### [INSTRUCTION A]
Please retype the records exactly, covering the stretch from the start of the records through the line that contains "(284, 206), (322, 240)", with both ends included.

### [PASSAGE SHOWN]
-*-*-

Yahoo Releases Machine Learning Dataset for Academic Researchers

Academic researchers now have free access to a sizable new dataset for the purposes of expanding the scientific world's understanding of Web sciences. Yahoo Labs released the "Yahoo News Recommendation" dataset, which consists of data on 110 billion events, taking up 13.5 terabytes in its uncompressed format.

Already the data has been used for research on the "effects of bid-pulsing on keyword performance in search engines" and the evaluation of "automatic image annotation using human descriptions at different levels of granularity."

The information inside the dataset is completely anonymized and maintained in the Yahoo Labs Webscope data-sharing program, the company reported. It's made up of user content interactions for about 20 million users during the period from February 2015 to May 2015. The data includes title, summary and key phrases for news articles, as well as a timestamp for the local time and partial information about the device on which the user accessed the news feeds. The dataset also has categorized demographic information such as age range, gender and generalized geographic data for a subset of users. All of it derives from the news feeds of several of Yahoo's content sites: the homepage, news, sports, finance, movies and real estate.

-*-*-

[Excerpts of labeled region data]
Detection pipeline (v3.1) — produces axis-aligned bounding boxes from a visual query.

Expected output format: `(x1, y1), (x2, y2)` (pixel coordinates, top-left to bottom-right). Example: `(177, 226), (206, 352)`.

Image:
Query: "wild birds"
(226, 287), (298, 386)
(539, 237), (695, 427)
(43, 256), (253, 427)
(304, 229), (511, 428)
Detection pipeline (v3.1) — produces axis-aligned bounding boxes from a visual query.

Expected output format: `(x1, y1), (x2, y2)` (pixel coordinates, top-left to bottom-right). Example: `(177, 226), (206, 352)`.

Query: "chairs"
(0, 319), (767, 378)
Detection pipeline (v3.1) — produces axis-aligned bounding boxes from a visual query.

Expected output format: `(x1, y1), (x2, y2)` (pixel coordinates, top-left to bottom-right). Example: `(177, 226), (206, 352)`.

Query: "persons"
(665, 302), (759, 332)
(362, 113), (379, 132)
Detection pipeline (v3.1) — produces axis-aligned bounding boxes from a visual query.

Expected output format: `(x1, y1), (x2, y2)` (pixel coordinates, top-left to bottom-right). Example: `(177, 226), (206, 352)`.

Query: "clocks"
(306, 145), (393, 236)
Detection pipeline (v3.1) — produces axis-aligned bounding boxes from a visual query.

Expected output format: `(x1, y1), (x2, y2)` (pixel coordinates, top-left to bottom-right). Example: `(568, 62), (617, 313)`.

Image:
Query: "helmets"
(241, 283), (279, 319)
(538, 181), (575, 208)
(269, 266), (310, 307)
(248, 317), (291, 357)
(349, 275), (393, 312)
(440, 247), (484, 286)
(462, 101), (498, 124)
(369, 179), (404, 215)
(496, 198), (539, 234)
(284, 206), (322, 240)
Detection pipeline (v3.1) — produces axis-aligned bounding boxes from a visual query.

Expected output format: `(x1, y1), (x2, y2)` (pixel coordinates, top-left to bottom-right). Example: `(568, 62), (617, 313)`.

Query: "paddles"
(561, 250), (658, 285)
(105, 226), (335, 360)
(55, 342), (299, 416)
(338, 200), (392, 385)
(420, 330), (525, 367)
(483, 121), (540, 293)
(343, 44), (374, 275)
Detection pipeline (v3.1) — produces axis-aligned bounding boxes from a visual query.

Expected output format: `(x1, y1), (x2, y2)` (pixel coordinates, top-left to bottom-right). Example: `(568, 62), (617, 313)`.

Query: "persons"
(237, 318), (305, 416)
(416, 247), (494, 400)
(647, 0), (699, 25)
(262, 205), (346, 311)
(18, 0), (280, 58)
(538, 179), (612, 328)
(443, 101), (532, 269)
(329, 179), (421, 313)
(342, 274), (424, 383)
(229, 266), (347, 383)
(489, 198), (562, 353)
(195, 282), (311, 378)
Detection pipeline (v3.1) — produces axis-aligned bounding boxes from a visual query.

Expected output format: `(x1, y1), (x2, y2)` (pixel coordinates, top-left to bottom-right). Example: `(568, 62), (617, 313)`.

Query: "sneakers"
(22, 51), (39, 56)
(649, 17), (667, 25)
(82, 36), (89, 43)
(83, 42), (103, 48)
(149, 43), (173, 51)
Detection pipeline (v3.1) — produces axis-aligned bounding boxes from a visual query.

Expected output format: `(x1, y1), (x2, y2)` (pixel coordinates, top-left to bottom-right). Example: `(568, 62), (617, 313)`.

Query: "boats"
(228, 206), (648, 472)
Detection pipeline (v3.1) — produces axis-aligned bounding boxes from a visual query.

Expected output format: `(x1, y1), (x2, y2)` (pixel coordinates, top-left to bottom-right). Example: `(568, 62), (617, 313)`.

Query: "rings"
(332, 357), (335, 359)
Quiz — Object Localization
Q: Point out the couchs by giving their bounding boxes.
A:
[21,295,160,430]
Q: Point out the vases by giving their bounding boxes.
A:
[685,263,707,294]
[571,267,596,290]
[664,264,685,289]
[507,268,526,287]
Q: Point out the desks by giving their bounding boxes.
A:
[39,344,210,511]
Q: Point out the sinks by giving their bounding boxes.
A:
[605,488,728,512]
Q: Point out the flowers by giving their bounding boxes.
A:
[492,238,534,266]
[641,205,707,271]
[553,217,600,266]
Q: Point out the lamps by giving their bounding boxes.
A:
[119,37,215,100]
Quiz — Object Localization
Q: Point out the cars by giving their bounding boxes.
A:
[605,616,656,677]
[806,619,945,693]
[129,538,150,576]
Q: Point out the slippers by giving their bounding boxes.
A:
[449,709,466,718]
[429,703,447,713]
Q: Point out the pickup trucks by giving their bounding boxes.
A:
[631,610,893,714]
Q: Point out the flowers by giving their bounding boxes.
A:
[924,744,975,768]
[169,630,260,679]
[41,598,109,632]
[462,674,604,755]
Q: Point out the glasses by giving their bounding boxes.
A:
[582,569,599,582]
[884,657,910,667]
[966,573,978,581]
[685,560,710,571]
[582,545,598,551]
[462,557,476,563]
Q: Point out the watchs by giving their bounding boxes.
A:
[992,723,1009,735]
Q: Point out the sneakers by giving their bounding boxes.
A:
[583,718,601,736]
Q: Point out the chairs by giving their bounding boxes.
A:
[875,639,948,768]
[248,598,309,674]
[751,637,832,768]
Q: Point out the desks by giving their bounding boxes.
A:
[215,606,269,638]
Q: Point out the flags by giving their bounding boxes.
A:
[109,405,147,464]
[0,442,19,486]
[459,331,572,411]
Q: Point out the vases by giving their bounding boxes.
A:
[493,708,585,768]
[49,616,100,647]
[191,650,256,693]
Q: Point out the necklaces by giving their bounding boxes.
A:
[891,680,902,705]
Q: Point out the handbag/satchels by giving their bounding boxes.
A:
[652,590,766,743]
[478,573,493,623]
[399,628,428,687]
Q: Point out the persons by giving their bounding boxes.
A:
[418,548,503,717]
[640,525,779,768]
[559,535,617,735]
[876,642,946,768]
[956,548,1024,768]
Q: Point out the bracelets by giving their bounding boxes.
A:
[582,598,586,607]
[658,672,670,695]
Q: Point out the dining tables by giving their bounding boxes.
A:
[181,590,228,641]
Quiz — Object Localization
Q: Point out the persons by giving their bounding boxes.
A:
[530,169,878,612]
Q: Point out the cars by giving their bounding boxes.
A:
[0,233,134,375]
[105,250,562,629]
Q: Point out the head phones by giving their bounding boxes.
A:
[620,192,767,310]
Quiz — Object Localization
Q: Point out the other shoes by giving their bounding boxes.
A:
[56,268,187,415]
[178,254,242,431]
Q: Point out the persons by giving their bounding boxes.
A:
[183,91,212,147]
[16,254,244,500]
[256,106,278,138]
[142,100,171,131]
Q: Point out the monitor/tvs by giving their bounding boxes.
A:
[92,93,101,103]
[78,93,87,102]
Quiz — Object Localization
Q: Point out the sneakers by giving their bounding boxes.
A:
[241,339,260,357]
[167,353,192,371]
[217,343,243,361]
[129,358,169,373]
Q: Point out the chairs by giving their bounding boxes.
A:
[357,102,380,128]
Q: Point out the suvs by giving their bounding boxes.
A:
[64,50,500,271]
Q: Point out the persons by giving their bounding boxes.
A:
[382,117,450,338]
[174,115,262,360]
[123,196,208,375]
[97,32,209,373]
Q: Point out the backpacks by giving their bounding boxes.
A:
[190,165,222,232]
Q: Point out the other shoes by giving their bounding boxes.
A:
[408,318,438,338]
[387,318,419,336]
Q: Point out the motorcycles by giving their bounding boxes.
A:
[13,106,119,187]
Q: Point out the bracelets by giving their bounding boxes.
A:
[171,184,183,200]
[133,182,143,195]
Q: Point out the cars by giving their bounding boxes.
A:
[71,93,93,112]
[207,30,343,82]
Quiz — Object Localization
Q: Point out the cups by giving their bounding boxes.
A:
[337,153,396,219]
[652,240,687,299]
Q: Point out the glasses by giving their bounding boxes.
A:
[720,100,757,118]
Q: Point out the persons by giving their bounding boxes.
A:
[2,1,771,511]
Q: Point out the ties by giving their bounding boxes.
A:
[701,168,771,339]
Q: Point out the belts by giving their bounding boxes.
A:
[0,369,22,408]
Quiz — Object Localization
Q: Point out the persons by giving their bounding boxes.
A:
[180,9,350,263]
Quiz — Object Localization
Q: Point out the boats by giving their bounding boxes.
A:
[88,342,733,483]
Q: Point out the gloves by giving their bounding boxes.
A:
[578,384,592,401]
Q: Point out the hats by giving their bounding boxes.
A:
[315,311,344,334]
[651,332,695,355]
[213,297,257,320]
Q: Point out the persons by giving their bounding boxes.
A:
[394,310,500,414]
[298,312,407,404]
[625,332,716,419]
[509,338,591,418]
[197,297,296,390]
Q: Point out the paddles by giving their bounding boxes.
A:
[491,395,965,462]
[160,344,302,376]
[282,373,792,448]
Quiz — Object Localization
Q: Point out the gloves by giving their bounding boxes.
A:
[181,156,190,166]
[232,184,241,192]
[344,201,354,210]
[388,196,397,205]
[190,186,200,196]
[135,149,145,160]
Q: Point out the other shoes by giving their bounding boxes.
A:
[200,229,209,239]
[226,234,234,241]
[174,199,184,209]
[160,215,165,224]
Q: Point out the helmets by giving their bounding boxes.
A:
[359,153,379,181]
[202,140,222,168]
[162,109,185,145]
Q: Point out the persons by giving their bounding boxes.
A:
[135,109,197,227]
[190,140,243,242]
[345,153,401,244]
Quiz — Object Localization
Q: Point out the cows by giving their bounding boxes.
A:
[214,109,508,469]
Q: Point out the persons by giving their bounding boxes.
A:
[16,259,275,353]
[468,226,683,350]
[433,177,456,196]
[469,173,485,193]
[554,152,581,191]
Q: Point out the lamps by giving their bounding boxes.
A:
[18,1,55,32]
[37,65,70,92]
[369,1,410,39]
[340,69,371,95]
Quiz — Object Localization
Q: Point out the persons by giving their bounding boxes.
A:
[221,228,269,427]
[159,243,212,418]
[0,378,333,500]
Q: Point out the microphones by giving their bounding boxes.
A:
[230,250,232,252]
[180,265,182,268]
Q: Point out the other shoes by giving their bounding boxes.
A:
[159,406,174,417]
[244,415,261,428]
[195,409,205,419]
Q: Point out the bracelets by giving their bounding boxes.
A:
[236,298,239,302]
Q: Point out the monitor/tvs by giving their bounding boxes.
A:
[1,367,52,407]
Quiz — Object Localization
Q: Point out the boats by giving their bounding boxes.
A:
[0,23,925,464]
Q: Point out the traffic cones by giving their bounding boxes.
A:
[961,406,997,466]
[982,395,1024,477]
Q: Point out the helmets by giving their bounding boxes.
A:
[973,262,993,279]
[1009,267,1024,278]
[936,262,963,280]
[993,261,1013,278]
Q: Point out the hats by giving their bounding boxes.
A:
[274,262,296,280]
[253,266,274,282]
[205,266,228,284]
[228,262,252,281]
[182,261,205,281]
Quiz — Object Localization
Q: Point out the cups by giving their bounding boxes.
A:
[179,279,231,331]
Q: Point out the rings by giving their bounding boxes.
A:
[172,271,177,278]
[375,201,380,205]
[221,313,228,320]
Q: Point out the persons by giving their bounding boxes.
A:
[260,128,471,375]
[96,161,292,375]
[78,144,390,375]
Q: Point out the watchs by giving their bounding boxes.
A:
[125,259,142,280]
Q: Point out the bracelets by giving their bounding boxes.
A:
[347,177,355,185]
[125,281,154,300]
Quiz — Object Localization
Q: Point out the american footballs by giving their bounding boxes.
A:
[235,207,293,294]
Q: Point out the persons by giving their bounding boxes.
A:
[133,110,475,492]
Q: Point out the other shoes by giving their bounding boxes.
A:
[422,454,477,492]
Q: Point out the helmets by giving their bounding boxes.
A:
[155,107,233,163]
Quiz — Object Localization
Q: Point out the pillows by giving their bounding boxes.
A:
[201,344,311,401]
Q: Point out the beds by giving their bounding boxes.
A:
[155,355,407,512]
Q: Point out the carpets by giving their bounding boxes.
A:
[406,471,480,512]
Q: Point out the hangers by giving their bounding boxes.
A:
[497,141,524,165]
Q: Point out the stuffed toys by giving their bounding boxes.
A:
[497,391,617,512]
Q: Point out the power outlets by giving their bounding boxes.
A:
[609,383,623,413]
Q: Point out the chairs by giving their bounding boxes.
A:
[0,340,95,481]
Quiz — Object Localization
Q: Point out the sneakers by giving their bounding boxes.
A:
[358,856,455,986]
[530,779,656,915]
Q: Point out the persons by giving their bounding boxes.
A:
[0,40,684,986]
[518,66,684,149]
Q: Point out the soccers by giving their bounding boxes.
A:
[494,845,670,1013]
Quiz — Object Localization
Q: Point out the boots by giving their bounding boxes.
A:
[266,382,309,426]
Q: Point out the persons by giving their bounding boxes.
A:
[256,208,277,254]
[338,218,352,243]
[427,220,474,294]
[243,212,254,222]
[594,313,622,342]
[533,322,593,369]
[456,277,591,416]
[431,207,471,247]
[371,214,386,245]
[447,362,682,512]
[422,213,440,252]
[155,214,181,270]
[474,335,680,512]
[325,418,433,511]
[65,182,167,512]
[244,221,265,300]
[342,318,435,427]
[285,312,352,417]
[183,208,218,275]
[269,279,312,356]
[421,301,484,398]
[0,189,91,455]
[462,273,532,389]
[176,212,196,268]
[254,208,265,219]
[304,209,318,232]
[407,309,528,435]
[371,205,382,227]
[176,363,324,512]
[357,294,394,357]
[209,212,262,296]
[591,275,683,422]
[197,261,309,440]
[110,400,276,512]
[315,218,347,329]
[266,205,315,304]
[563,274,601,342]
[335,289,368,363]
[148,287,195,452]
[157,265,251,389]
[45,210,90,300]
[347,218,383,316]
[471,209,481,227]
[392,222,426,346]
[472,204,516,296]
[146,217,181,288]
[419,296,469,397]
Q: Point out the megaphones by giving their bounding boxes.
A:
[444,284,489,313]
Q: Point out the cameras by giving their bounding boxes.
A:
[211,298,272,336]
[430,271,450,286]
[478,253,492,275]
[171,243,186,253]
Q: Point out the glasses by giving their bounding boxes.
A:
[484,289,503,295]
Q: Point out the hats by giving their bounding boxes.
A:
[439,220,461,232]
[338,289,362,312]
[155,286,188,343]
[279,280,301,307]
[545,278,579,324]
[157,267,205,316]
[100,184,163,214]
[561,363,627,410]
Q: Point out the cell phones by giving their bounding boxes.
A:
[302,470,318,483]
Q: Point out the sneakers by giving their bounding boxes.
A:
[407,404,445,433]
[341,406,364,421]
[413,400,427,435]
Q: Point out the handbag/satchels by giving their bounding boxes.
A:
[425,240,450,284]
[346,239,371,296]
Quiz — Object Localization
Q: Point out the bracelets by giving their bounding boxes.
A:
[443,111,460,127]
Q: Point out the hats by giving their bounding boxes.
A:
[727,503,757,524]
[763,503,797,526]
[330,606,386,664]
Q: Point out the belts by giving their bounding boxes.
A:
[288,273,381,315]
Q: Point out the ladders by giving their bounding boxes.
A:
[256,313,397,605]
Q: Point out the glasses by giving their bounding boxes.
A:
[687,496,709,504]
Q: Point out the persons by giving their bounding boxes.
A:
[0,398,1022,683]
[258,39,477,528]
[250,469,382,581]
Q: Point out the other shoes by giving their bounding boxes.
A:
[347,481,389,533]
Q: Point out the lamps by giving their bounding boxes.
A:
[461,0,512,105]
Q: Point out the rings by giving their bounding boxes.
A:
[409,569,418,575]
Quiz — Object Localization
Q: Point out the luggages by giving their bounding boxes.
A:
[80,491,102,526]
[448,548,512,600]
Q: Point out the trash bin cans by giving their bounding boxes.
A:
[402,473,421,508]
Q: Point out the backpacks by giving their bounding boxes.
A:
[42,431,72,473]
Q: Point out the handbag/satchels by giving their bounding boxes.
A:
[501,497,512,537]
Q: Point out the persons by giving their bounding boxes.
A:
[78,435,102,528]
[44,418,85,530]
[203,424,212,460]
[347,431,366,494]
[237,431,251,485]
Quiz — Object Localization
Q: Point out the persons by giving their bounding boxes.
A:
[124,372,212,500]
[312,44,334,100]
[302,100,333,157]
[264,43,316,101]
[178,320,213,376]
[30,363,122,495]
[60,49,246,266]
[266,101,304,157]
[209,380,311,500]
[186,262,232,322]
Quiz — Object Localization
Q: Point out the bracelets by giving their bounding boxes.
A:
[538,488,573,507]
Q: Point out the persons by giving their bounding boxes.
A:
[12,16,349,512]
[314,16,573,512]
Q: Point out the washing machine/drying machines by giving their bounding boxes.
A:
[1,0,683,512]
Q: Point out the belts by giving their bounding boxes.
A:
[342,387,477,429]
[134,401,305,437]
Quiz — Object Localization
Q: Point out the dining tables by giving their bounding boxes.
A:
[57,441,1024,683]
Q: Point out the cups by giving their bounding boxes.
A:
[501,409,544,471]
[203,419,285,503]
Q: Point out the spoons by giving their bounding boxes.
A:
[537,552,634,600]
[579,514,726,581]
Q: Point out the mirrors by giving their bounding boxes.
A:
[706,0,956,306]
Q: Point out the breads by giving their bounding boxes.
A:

-*-*-

### [INSTRUCTION B]
Echo the stretch of the article on Yahoo's dataset release from "Yahoo Releases Machine" through "its uncompressed format.", reproducing it word for word.

### [EXERCISE ANSWER A]
Detection pipeline (v3.1) — produces axis-aligned bounding boxes from a visual query.

Expected output format: `(x1, y1), (x2, y2)` (pixel coordinates, top-left to bottom-right). Example: `(177, 226), (206, 352)`.

Image:
Query: "wild birds"
(226, 287), (298, 386)
(539, 237), (695, 427)
(43, 256), (253, 427)
(304, 229), (511, 428)
Detection pipeline (v3.1) — produces axis-aligned bounding boxes from a visual query.

Expected output format: `(x1, y1), (x2, y2)` (pixel coordinates, top-left to bottom-right). Example: `(177, 226), (206, 352)`.

Query: "chairs"
(0, 319), (767, 378)
Detection pipeline (v3.1) — produces axis-aligned bounding boxes from a visual query.

Expected output format: `(x1, y1), (x2, y2)` (pixel coordinates, top-left to bottom-right). Example: `(177, 226), (206, 352)`.

Query: "persons"
(665, 302), (759, 332)
(362, 113), (379, 132)
Detection pipeline (v3.1) — produces axis-aligned bounding boxes from a visual query.

Expected output format: `(x1, y1), (x2, y2)` (pixel coordinates, top-left to bottom-right). Example: `(177, 226), (206, 352)`.

Query: "clocks"
(306, 145), (393, 236)
Detection pipeline (v3.1) — produces axis-aligned bounding boxes from a visual query.

Expected output format: `(x1, y1), (x2, y2)` (pixel coordinates, top-left to bottom-right). Example: `(568, 62), (617, 313)`.

Image:
Query: "helmets"
(241, 283), (279, 319)
(538, 181), (575, 208)
(269, 266), (310, 307)
(248, 317), (291, 357)
(349, 275), (393, 312)
(440, 247), (484, 286)
(462, 101), (498, 124)
(369, 179), (404, 215)
(496, 198), (539, 234)
(284, 206), (322, 240)

### [EXERCISE ANSWER B]
Yahoo Releases Machine Learning Dataset for Academic Researchers

Academic researchers now have free access to a sizable new dataset for the purposes of expanding the scientific world's understanding of Web sciences. Yahoo Labs released the "Yahoo News Recommendation" dataset, which consists of data on 110 billion events, taking up 13.5 terabytes in its uncompressed format.